The play was made topical and true to Tanzanian tradition by the inclusion of a refugee schoolgirl from Mozambique and by giving Soloman a ‘big brother’ who is an Olympic marathon runner. (Two Tanzanian marathon runners, Juma Ikangaa and John Bura have recently qualified for the Olympic Games in Seoul). Big brother does not actually take part in the play but is a constant inspiration to Soloman as he runs to school and elsewhere.
The simplicity of the production, something like a superior game of charades, made it easy for children to follow but in no way did it detract from the creation of atmosphere. Our emotions were constantly stirred. We worried about the two leopards, (first caught in snares and later pursued by poachers); we loved Soloman and agonised or rejoiced with him and prayed that he would resist the bribery and threats of the poacher’s boss, a slick, sun bespectacled city-type.
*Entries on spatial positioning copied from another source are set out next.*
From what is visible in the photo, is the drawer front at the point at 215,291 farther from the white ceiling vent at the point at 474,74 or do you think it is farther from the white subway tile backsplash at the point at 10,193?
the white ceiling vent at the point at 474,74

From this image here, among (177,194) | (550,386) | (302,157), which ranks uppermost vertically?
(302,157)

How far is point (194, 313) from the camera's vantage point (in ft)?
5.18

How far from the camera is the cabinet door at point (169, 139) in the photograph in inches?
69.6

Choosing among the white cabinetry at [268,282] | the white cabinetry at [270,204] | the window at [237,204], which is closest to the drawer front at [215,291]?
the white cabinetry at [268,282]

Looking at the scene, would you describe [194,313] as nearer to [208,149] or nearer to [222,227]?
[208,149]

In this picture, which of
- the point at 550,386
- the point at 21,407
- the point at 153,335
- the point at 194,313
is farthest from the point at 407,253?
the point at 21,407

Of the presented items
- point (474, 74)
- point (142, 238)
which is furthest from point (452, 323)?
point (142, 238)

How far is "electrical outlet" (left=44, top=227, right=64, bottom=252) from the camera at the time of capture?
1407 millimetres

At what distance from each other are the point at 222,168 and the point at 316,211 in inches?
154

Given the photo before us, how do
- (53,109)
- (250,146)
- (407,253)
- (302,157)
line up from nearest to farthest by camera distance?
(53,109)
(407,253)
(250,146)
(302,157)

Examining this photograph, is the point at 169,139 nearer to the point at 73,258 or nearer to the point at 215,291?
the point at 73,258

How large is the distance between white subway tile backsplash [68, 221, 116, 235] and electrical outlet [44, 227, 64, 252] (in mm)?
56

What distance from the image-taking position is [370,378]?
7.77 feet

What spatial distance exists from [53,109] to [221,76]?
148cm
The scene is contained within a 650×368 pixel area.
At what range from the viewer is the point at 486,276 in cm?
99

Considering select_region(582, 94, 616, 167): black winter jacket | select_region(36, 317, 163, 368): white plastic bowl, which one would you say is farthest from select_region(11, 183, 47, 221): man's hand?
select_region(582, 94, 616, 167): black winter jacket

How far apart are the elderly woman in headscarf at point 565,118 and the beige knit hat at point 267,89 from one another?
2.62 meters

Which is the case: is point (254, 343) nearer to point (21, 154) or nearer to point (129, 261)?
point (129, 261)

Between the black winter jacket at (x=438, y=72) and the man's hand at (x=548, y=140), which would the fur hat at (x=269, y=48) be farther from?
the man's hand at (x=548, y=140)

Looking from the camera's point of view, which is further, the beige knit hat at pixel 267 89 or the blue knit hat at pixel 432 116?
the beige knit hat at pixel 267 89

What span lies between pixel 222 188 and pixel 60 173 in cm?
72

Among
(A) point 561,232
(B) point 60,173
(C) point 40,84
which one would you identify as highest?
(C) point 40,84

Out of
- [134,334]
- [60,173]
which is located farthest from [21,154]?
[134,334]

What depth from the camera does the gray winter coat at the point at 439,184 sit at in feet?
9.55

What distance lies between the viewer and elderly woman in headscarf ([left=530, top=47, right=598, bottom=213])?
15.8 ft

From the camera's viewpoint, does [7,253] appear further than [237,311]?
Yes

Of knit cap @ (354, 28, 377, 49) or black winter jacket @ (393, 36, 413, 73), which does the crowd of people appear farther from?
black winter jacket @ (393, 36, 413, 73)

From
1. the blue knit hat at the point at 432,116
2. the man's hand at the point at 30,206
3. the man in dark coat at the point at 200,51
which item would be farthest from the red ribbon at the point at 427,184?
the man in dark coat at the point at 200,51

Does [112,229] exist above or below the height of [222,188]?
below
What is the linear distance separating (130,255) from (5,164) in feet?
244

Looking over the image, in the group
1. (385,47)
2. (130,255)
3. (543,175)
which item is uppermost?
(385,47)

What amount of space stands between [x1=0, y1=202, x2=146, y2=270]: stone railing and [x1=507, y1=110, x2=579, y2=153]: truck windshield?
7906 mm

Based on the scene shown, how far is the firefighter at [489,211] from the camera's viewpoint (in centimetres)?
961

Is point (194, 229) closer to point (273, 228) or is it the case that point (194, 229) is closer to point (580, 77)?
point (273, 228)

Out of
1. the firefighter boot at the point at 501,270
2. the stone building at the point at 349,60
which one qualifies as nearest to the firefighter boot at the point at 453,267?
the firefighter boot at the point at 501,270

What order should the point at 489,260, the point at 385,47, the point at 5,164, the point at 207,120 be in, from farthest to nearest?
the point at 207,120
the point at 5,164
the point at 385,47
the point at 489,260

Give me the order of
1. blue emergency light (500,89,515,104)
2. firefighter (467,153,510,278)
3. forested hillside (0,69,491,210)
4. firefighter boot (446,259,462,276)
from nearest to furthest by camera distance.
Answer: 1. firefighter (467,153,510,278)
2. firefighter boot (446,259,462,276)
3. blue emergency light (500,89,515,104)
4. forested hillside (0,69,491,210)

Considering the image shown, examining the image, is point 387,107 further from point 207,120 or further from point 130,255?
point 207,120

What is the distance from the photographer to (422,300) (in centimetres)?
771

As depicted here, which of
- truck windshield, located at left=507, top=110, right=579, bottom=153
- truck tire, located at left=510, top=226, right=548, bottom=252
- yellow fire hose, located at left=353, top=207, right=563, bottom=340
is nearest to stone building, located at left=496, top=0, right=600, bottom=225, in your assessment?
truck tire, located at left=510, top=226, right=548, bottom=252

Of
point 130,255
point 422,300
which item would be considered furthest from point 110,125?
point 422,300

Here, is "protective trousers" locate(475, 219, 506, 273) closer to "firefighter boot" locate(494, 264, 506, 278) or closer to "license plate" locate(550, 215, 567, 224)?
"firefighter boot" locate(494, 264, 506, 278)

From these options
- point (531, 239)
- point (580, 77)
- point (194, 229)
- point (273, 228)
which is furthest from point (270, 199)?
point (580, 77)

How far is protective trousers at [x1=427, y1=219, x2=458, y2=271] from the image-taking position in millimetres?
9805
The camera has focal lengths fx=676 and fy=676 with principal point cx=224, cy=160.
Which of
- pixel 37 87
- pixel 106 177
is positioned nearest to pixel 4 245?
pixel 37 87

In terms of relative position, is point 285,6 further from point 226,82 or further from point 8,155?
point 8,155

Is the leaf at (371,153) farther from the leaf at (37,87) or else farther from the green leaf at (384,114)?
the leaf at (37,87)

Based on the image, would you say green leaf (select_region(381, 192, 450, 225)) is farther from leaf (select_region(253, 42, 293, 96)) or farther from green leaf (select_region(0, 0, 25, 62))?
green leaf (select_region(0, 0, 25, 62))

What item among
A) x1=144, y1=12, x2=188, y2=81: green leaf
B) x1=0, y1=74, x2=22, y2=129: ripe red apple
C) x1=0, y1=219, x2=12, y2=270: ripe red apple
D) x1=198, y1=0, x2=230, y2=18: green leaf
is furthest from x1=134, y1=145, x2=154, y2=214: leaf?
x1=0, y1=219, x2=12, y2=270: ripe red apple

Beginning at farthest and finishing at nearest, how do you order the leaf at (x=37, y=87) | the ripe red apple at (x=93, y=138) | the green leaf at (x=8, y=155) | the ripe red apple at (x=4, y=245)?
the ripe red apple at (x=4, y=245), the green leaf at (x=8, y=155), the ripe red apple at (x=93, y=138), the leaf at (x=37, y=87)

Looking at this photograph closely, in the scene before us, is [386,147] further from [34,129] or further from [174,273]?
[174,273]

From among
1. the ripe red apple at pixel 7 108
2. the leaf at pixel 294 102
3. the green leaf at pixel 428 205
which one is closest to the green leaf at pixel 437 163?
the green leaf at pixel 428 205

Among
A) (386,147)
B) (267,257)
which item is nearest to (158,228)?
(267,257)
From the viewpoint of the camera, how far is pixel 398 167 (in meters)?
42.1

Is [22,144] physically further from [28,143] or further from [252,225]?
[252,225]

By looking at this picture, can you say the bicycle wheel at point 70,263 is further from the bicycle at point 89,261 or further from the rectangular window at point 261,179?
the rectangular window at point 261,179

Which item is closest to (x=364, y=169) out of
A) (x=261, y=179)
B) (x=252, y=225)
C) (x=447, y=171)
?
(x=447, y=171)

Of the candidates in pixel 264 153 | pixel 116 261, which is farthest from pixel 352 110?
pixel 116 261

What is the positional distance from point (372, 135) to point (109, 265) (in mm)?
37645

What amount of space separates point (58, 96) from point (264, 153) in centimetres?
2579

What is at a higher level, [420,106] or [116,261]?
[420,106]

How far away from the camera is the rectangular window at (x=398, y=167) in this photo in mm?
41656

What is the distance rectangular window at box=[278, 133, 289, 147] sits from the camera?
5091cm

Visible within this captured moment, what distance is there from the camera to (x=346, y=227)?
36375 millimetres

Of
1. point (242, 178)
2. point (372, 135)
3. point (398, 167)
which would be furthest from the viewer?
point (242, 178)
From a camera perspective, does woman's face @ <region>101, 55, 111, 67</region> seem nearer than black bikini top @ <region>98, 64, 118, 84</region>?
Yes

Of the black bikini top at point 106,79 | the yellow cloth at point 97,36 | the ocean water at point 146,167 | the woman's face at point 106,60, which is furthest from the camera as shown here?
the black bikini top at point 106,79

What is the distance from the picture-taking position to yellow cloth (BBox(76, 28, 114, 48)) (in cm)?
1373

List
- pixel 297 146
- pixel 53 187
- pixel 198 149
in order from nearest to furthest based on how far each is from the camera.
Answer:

At various points we laughed, especially during the first school scene with Soloman repeatedly trying to tell about the leopards and being repeatedly ‘squashed’ by the school mistress; when various animals appeared (played by people); and, at the sight of a remote-controlled toy Landrover journeying across the stage (recalling to my mind those home made toys made by African children).
The climax was superb. Soloman discovers that the poachers know the whereabouts of ‘little Africa’ (the smaller leopard) who has become pregnant. He does a marathon run to fetch Ranger Filbert from the Serengeti but they arrive back too late to save both leopards from being shot dead. There is a terrible moment of despair but this is turned to joy when two tiny living cubs are taken from little Africa’s dead body, The poachers, of course, are caught. Soloman is a hero.